Wolf of Wall Street was the first Paramount movie to be distributed only via digital, they will no longer distribute 35mm.

According to the article, 8% of theaters do not have the equipment. I know our local drive in made the upgrade a year or two ago.


----------



## Mark Holtz (Mar 23, 2002)

From Los Angeles Times: End of film: Paramount first studio to stop distributing film prints

From what I gathered in the article, by switching to digital distribution, the cost of distributing a film print decreases from $2,000 per print to $100 per print. The big catch: $60,000 per projector, which some small theaters can't afford. I also wonder if these projectors are also capable of regular video signal, which would be significant in using the theater for other uses.


----------



## dpeters11 (May 30, 2007)

Whoops, I forgot to include the link


----------



## Nighthawk68 (Oct 14, 2004)

Maybe a few more theaters will do this also, and that will force my local theater to upgrade. We got a new theater built back in the mid 90's and I think some of the screens are using original equipment, horrible noise and lines in the picture. I went to Traverse City and tried an all digital theater, wow what a difference both in picture and in sound.


----------



## RAD (Aug 5, 2002)

Sorry but IMHO it's just the cost of doing business, either spend the $'s to upgrade or die.

The Alamo Drafthouse closest to us is only a couple years old and has Sony 4K systems and they look great. Saw the latest Hobit movie there in 3D High Frame Rate and it looked very good. Even just plain old 2D movies are great, no film scratches, reel changes, etc, just a crisp clean picture.


----------



## dpeters11 (May 30, 2007)

There pretty much is no other choice. A theater will either have to make the investment, or have a dwindling option in movies. Even the second run theaters will need to. Paramount may be the first, but now that they did it, others will follow. 

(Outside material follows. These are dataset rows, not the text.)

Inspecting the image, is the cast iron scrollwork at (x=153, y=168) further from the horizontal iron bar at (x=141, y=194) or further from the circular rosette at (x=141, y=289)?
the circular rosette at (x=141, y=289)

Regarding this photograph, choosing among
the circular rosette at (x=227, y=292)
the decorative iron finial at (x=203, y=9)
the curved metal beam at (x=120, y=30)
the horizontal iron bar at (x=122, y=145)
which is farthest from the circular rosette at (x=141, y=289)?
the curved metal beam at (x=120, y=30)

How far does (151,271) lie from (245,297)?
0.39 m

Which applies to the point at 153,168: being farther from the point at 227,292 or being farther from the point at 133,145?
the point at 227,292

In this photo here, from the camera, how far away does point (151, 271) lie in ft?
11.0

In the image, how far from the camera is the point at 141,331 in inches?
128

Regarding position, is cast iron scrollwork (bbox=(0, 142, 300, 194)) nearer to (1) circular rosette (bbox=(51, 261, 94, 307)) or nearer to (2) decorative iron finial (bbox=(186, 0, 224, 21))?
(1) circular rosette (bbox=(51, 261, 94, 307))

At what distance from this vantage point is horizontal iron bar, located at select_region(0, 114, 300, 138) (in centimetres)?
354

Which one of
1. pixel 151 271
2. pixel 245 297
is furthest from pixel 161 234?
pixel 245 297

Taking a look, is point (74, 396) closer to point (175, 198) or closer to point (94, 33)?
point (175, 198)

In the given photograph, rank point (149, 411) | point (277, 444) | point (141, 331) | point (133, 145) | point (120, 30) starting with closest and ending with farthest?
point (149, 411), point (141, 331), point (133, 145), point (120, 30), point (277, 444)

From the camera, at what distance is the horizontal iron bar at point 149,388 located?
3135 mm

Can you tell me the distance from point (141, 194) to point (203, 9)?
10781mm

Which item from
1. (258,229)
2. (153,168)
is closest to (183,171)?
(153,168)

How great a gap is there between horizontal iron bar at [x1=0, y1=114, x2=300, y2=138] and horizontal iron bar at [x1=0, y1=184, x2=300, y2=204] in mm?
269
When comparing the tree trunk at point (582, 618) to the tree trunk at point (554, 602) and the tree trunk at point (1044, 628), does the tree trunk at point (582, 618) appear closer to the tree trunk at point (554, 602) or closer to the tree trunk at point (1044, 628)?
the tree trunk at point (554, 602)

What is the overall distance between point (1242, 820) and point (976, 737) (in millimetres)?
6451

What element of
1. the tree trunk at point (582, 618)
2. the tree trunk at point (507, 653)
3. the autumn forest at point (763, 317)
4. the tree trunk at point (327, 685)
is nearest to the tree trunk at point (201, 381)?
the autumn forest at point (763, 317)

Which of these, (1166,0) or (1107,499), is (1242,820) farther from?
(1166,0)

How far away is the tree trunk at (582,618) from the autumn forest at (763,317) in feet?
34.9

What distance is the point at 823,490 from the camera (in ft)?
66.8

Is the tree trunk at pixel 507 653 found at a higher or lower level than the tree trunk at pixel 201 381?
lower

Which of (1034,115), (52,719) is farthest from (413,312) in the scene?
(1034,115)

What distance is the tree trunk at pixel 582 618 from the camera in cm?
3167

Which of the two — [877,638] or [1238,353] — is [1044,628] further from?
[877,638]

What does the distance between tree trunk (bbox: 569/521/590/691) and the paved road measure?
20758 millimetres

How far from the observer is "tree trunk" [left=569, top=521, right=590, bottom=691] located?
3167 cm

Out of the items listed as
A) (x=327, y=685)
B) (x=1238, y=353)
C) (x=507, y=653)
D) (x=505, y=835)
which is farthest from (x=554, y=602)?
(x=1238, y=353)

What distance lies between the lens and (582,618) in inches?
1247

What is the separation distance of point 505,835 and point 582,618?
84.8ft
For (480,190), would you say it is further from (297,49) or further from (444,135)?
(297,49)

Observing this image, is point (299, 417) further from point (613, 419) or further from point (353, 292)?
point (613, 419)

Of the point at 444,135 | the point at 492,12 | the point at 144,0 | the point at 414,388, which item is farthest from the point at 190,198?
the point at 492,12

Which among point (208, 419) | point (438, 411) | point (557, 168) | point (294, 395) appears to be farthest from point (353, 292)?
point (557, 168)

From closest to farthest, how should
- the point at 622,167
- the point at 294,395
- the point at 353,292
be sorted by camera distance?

Dude111 won't be happy (he prefers VHS over blueray apparently), but it is what it is. The true projectionists will die out.


Sent from my iPad using Tapatalk


----------



## inkahauts (Nov 13, 2006)

The studios floated loans for theaters to convert so they could save so much money going all digital. That happened years ago.


----------



## inkahauts (Nov 13, 2006)

The theaters this will really hurt are the second run $2 houses...


----------



## Dude111 (Aug 6, 2010)

dpeters11 said:


> Dude111 won't be happy (he prefers VHS over bluray apparently)


Thank you for being honest!!!

I love VHS,i love analogue media!!!

NOTHING BETTER!!


----------



## Laxguy (Dec 2, 2010)

Some analog is better than some digital, for sure. But good digital beats good analog in several ways.


----------



## inkahauts (Nov 13, 2006)

Digital is far better for movie theaters for all sorts of reason, including better picture quality overall. Film degrades so fast, digital will always be good through out a run.

And VHS will never be better than digital in any way shape or form ever.